So far we have been very fortunate with our lodging on this trip. Last night was no exception. We stayed at a small motel, the Twin City Motel in Barre, VT. Our hosts were Rejean and Donna Gagnon – what great people! In the morning, they put a towel on our bike to wipe the dew off with! And Rejean, super funny with his heavy Vermont accent. Are all Vermont people this nice?
We began our day early with some confusion as to the route we would take – thru the White Mountains to Bar Harbor Maine. According to the route we planned on google the trip is 310 miles, somewhat of a long day for us. Once we punched the trip into the GPS it showed 370 miles. Well that is a lot of miles for us on day when most are not on freeway. It ended up that the GPS was right. The route ended up not exactly as shown below but close.
Vermont and New Hampshire are both mountainous and the country side is beautiful. Here is an early morning pic we took along the way to NH.
We took the Kancamagus Scenic Byway thru the White Mountains.
Here we are at one of the scenic overlooks.
Our route took us past Mt. Washington. When we speak of adventure, sometimes it is too much adventure. Such was our venture up the Mt. Washington Auto Road.
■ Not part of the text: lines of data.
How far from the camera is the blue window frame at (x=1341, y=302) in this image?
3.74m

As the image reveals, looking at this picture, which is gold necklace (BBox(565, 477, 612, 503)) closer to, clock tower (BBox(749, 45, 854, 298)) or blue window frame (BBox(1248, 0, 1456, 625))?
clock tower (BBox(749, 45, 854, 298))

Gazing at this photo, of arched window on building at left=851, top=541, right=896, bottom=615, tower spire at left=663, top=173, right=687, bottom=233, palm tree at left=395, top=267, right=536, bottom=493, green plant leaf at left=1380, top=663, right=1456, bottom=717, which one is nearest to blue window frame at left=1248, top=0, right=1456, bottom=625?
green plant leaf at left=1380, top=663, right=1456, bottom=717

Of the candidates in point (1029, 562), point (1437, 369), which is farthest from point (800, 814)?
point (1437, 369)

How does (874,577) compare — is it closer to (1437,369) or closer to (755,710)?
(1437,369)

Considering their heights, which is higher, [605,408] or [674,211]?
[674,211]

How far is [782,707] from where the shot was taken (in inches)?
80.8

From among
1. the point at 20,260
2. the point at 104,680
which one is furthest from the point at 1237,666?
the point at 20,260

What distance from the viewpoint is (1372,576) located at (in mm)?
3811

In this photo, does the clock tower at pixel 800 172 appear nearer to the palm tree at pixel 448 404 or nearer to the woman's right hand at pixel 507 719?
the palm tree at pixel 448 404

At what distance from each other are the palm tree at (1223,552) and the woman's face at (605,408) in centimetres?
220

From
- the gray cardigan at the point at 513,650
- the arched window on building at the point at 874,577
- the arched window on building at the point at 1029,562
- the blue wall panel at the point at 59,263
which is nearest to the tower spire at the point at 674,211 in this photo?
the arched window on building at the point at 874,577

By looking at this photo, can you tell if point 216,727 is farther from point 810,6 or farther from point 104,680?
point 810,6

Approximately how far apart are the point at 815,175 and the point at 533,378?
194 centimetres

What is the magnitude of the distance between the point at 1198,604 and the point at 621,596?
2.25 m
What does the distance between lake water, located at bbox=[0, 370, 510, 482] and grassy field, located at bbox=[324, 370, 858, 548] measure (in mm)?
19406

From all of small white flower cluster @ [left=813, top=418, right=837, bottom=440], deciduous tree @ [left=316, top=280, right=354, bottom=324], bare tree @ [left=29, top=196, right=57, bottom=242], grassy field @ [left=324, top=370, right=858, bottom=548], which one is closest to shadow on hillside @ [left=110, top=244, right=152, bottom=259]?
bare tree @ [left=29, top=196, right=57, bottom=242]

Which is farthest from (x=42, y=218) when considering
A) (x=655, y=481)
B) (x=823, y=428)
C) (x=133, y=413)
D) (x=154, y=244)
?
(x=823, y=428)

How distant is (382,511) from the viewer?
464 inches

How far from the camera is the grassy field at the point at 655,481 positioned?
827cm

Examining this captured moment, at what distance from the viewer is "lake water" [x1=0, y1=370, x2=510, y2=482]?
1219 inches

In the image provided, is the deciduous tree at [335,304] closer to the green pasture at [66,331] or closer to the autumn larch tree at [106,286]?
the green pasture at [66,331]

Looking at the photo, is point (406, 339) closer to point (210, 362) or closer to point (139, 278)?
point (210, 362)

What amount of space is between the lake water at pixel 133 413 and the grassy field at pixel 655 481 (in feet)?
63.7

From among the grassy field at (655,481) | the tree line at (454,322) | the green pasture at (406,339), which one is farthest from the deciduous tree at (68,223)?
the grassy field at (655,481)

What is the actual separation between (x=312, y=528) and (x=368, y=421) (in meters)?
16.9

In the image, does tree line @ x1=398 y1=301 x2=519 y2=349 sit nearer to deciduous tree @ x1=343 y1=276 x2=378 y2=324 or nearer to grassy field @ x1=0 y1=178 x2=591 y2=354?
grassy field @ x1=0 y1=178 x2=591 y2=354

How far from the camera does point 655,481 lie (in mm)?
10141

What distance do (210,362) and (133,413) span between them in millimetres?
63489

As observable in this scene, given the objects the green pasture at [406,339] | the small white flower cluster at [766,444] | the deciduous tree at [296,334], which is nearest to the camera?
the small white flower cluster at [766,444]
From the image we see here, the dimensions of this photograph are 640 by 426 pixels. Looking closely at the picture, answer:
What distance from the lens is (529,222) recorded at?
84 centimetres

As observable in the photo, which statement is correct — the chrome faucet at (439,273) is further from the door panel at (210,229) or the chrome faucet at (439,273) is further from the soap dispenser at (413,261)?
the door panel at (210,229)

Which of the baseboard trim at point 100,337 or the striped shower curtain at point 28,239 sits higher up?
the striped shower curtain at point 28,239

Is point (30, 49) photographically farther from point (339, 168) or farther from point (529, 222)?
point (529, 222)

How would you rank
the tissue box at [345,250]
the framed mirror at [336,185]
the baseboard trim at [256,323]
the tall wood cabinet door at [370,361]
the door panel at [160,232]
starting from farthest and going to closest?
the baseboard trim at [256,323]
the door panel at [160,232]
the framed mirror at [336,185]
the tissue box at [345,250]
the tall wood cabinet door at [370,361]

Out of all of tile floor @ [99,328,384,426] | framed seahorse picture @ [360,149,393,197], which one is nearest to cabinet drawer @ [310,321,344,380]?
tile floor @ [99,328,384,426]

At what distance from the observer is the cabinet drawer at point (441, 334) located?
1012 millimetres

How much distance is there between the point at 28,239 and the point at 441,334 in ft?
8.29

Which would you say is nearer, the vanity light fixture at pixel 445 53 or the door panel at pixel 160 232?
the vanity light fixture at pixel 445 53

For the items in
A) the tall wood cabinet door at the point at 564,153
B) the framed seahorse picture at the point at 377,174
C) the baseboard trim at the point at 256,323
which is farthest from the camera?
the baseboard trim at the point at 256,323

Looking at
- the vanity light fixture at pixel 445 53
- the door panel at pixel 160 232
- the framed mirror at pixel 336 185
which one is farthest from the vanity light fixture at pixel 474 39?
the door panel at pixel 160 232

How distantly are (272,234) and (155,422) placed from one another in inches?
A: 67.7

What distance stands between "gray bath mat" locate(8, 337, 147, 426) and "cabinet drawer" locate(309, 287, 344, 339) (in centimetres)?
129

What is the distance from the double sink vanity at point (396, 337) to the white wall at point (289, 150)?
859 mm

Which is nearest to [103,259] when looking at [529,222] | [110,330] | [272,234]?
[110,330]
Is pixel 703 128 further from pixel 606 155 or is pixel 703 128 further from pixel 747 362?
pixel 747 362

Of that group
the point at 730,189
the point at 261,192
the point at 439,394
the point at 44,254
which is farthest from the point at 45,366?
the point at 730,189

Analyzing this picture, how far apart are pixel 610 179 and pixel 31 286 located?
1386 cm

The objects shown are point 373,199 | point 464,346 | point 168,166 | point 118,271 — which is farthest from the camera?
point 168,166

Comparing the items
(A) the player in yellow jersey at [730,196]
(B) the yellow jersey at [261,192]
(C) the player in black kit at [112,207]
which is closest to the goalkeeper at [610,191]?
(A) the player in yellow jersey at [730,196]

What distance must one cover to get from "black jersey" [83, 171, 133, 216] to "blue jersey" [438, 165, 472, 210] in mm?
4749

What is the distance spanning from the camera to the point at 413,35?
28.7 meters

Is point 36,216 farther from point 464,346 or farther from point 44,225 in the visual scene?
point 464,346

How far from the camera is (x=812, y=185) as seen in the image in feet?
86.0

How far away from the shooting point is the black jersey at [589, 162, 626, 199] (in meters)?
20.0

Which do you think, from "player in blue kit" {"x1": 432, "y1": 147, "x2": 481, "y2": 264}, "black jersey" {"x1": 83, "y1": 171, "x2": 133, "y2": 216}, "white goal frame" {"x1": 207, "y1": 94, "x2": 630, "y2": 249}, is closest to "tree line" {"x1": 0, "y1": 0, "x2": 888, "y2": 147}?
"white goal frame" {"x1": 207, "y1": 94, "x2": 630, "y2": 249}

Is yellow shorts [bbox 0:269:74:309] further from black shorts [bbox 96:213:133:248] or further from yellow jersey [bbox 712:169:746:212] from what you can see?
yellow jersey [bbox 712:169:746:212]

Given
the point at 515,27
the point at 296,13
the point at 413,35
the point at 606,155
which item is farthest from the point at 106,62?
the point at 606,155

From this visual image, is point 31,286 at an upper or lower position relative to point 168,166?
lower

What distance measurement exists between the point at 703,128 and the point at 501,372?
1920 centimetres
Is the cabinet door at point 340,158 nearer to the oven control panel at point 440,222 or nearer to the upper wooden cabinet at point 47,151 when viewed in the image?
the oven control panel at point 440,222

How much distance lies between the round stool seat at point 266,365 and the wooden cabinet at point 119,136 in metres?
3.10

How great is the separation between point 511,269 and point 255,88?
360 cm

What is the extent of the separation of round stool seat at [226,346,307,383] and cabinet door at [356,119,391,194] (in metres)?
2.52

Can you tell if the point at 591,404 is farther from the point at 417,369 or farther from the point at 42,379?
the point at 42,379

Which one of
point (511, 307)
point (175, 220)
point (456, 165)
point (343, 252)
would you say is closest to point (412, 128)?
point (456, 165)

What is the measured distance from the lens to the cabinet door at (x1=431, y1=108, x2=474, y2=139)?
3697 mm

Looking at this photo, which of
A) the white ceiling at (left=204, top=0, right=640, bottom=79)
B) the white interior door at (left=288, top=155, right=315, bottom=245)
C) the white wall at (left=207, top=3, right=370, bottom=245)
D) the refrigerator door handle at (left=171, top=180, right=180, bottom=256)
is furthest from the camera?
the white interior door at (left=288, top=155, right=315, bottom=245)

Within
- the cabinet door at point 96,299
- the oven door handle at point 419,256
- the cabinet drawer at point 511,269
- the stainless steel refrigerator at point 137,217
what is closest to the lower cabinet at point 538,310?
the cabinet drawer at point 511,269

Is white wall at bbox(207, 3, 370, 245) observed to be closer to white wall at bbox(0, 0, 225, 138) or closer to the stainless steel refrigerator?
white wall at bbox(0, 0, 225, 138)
Mount Washington is the highest peak in the Northeastern United States at 6,288 ft (1,917 m) and the most prominent mountain east of the Mississippi River. It is famous for dangerously erratic weather. For 76 years, until 2010, a weather observatory on the summit held the record for the highest wind gust directly measured at the Earth’s surface, 231 mph (372 km/h or 103 m/s), on the afternoon of April 12, 1934.
The road is 8 miles winding up the mountain. It might as well have been an 8 mile long hill climb event. Most of it is paved, but there is a stretch near the top that you would barely consider dirt road with some gravel, heavily crowned, 1-1/2 car width wide, with a deep rut on the mountain side and shear drop off on the other side.
Here I am thinking, “What am I doing! Are you crazy?”, as I smell a mixture of burning clutch and burning brakes waffling up from the bike. This is the kind of ride that takes 20,000 miles off the life of your bike. Not to mention shear drop offs, tires slipping on gravel near the edge. That will take 20 years off your own life!
But the views were great.
We arrived safely in Maine and though tired we eagerly look forward to what our stay in Bar Harbor holds for us.